• _Task instructions_:
Condense the paragraph of the court opinion extract below that begins "Boomerang and U.S. Steel appealed Commerce's final determination" into a short bulleted list that keeps its main facts.

• _Extract_:

####

Boomerang and U.S. Steel appealed Commerce's final determination to the Trade Court. The sole issue raised on appeal was whether Commerce erred in its use of JESCO's sales to the affiliated Colombian distributor to calculate CV profit. Plaintiffs argued that JESCO's sales to the Colombian distributor were intra-company trans-fers within the Duferco entity and were, therefore, not an appropriate basis to construct CV profit. Duferco and JESCO countered that plaintiffs failed to exhaust their administrative remedies with respect to this argument because it was not made during the dumping investigation and was raised for the first time on appeal before the Trade Court.

The Trade Court affirmed Commerce's determination and found that Boomerang and U.S. Steel did not fail to exhaust their administrative remedies.6 The Trade Court reasoned that applying the exhaustion requirement would be unwarranted in this case because the parties did not have any indication that Commerce was considering using the Colombian sales until it issued the final determination. The Trade Court rejected the argument that U.S. Steel and Boomerang were on notice that Commerce might use the Colombian transactions because this argument was made in JESCO's case brief. According to the Trade Court, adopting that argument would require parties to predict among proposed substitutes in an opposing brief, and preemptively defend against it:

Denying relief on exhaustion grounds would require the court to conclude that plaintiffs should have predicted that Commerce might accept JESCO's proposal to use sales by Duferco SA/JESCO to Colombia to calculate CV profit and should have raised, in their case briefs, potential arguments against that possibility. The court de-clines to require such speculation. The court con-cludes, instead, that petitioners did not have a full and fair opportunity during the investigation to challenge the Department's method of determin-ing CV profit. Therefore, the court adjudicates on the merits the claims of all plaintiffs in this litiga-tion.

J.A. 10.

The Trade Court further decided that substantial evidence supports Commerce's treatment of the Colombian distributor as a separate entity. The Trade Court charac-terized Commerce's decision as an implicit determination that the Colombian distributor is not part of the Duferco entity, a determination supported by substantial evidence. J.A. 14−18. As a result of the Trade Court's decision, the de minimis dumping margin remained in effect.

Boomerang and U.S. Steel appeal. This court has ju-risdiction pursuant to 28 U.S.C. § 1295(a)(5).


This court reviews decisions of the Trade Court de no-vo, applying the same standard of review applied by the Trade Court in reviewing the administrative record before Commerce. Union Steel v. United States, 713 F.3d 1101, 1106 (Fed. Cir. 2013). Thus, this court will uphold Commerce's determination unless it is unsupported by substantial evidence in the record or otherwise not in accordance with law. Id.

####

• _Raw data_:

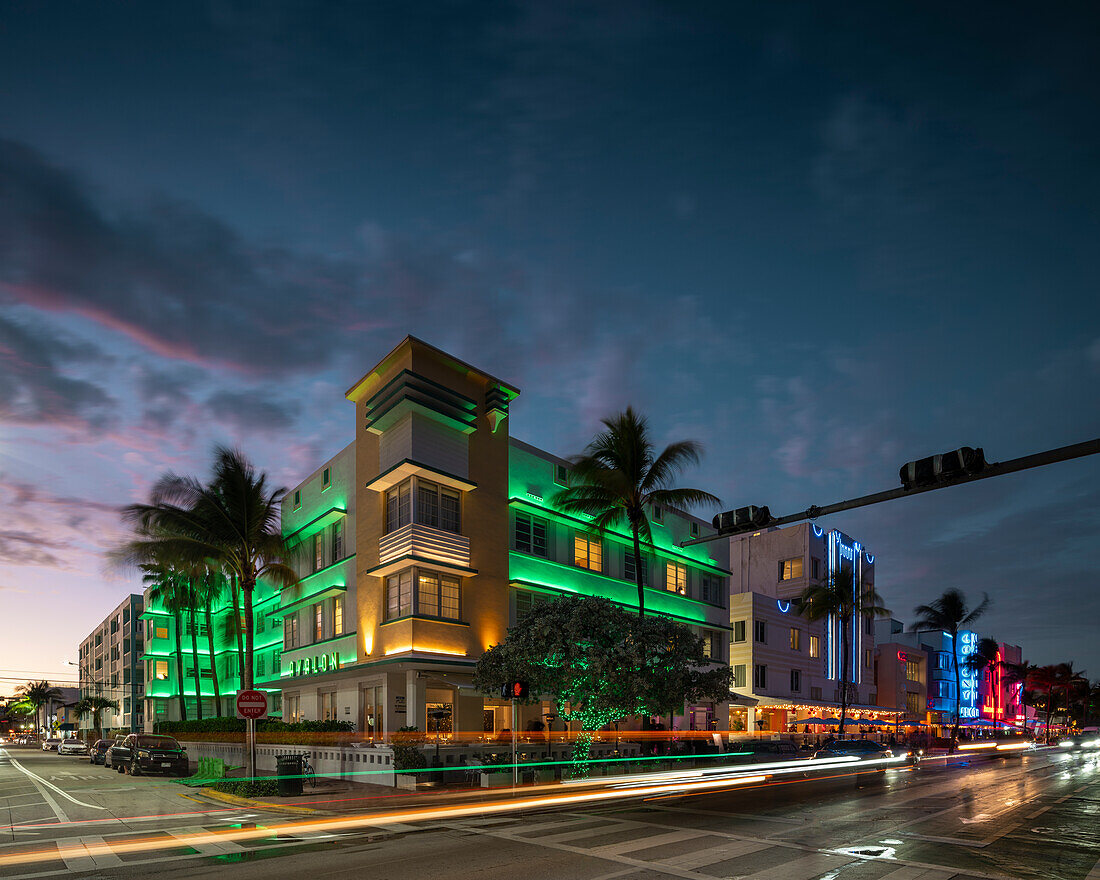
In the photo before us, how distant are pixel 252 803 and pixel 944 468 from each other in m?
18.9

####

• _Complete output_:
- Boomerang and U.S. Steel appealed Commerce's final determination to the Trade Court.
- The only issue on appeal was whether Commerce erred in using JESCO's sales to the affiliated Colombian distributor to calculate CV profit.
- The plaintiffs argued that these sales were intra-company transfers within the Duferco entity and therefore not an appropriate basis for CV profit.
- Duferco and JESCO responded that the plaintiffs had failed to exhaust their administrative remedies. They said the argument was not made during the dumping investigation and was first raised on appeal before the Trade Court.